In order to investigate effect of the ethanolic extract on the HeLa cells in culture media, LC50 value from this experiment was

necessary to be determined. LC50 value would show concentration in which the extract causing dead of the cells by 50% of the

examined cells. Determination of LC50 value was performed based on the calculation of the dead and the living cells was shown in Table 1. Results from Probit analysis which was conducted by SPSS predicted that LC50 value of ethanolic extract from red

betel leaves was 0.81 + 0.26 mg/ml. This result showed that bioactive compounds in ethanolic extract of red betel leaves were potential to inhibit proliferation of HeLa cells.

Table 1. Calculation of living and dead cells in cytotoxicity tetst Extract concentration (mg/mL) Number of cells Living Dead Control cells 34666.67 - 2.500 1666.67 18166.67 2.250 3666.67 17166.67 2.000 6166.67 15666.67 1.750 8333.33 15000.00 1.500 1033.33 14333.33 1.250 12500.00 12500.00 1.000 14833.33 10833.33 0.750 17166.67 10000.00 0.500 19000.00 9166.67 0.250 22166.67 7666.67 0.125 25833.33 4666.67 4. Conclusion

Several studies have been performed concerning bioactive phytochemicals in red bêtel leaves that were potential for medicinal purposes.
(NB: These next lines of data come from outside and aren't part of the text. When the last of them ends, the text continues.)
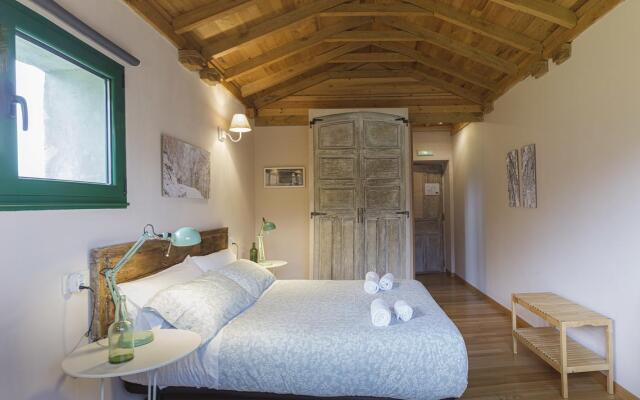 La Figal de Xugabolos - Hostel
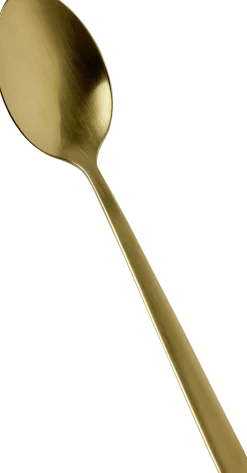 Teskje messing satin finish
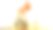 将3个多汁新鲜的草莓浆果倒在金色液体上。孤立在白色背景的3d插图图片下载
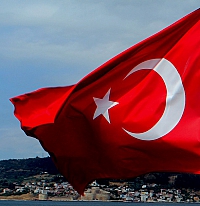 Türk Bayrakları-7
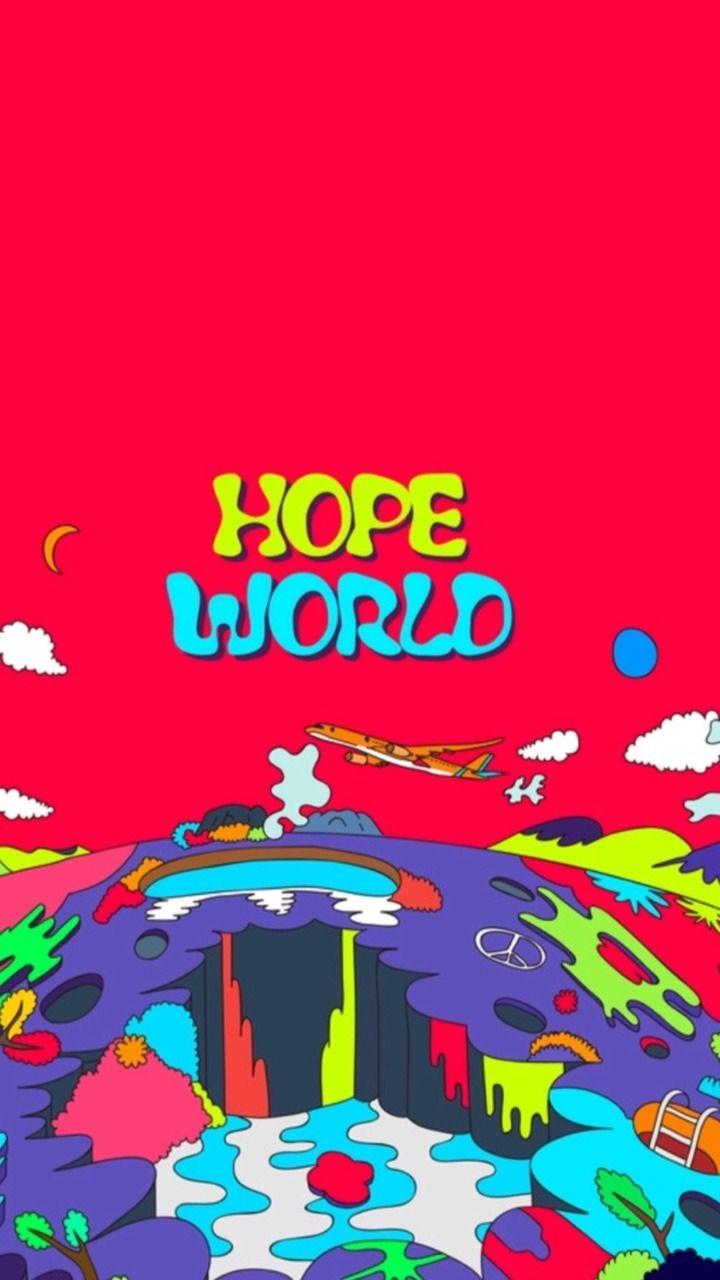 720x1280 Mostly Kpop Background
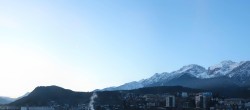 Archiv Foto Webcam Telfs bei Innsbruck 15:00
Most people in Indonesia consumed extract of red betel leaf by macerating it in hot water and drinking the water for diabetes and heart illness treatment. In this study, ethanolic extract from red betel leaves which was obtained by Soxhlet extraction was investigated. Several compounds in this extract were identified using GCMS i.e. neophytadiene, propionic acid and elemicin. Cytotoxicity study of this extract on HeLa cells showed that LC50 value predicted from this experiment was 0.81 +

0.26 mg/ml. This result figured phytochemical compounds in ethanolic extract of red betel leaves obtained via Soxhlet extraction were found to be potential in inhibiting proliferation of HeLa cells. However, further study concerning the separation of these bioactive compounds, bioactivities of each separated compound and their health risk during consumption must be further studied.